Era rara a família que tivesse nos currais um ou dois porcos, só os extremamente pobres o não faziam por total ausência de posses. Quase sempre um era criado para dar carne que seria consumida durante um ano, uma porca “criadeira” criava ninhadas de leitões que eram vendidos na feira do gado para se arranjar alguns tostões. Em ocasiões muito especiais, por exemplo nos casamentos lá se assava um leitão. Mas o porco criado com o Rolão do trigo ou milho (o que sobrava da farinha ao ser peneirada) e com os restos da cozinha, “lavagem”, não era raro cozer batatas e peles, nabos e outras hortaliças em grandes panelas de ferro (20 litros), no fim do Verão e no Outono o porco era engordado com figos. O porco era morto em Novembro Dezembro, no tempo frio para que as carnes não se estragassem. A matança do porco durava um dia, todo.

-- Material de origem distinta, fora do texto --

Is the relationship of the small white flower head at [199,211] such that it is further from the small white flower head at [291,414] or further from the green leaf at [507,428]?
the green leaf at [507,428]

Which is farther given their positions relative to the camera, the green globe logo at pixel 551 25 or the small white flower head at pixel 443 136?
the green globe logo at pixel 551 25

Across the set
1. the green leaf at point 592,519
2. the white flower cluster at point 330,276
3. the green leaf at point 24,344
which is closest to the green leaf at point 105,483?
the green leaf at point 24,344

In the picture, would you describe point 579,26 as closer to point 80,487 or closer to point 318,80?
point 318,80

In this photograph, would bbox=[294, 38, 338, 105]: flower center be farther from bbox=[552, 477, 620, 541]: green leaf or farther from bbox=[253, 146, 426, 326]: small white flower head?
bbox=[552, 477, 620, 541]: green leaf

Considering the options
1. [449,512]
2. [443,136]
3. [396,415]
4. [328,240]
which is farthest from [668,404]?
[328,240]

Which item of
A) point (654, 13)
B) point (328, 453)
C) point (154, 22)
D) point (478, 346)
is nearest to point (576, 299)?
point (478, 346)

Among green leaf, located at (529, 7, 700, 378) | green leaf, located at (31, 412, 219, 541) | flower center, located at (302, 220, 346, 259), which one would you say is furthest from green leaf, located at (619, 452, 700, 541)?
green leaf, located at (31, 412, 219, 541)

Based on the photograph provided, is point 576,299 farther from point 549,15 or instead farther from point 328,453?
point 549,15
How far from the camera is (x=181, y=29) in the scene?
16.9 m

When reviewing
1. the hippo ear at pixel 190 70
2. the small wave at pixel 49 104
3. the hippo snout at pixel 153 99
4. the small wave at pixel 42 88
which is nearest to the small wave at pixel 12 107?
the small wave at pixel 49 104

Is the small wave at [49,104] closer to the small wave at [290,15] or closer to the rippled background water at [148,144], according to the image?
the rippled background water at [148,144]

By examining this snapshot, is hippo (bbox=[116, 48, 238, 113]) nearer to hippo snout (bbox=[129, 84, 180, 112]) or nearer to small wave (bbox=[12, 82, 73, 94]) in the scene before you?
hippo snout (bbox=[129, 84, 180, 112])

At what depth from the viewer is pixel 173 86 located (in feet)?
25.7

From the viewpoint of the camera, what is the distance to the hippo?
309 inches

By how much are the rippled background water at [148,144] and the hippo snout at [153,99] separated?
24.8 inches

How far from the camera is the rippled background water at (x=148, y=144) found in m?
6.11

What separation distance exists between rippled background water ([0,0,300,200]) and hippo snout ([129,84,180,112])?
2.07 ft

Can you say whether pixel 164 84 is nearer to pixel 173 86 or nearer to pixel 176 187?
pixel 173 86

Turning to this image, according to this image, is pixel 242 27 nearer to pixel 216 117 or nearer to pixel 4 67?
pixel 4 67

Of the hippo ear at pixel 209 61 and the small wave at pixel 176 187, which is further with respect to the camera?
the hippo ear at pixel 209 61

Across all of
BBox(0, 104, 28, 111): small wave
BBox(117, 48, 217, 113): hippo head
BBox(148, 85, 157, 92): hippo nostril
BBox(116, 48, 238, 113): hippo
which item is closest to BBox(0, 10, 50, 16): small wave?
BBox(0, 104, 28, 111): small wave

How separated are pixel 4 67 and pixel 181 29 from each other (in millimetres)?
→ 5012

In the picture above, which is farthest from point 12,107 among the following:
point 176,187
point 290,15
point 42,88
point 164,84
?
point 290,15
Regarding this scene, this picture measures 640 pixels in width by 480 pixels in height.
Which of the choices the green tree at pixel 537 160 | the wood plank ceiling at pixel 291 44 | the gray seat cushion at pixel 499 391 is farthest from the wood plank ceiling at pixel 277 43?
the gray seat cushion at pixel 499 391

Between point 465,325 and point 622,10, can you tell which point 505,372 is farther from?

A seguir ao café os homens vão para o pátio “curral” onde já se encontra um carro de bois, “aparelhado” com os caniços e dois fueiros “fogueiros”, um atrás e outro á frente do lado do cabeçalho e chegou a hora de agarrar o porco, a dificuldade desta operação é directamente proporcional ao tamanho do porco e da sua braveza, o animal é colocado em cima do carro de bois e o focinho é amarrado com um barbante ao cabeçalho enquanto as patas são amarradas aos fueiros “fogueiros” o porco é sangrado para o alguidar seguro por uma mulher para as morcelas, enquanto mistura com uma colher de pau o sangue no vinho para que não coalhe, enquanto outra mulher apara uma parte do sangue para uma taça de barro “palhão” este sangue da taça depois de coalhado, vai a cozer ao lume com água e sal, está sangrado e morto o porco, aqui a perícia do “matador” era essencial e também a forma como o porco morria era motivo de comentários e julgamentos que determinavam os piores e melhores "matadores" de porcos.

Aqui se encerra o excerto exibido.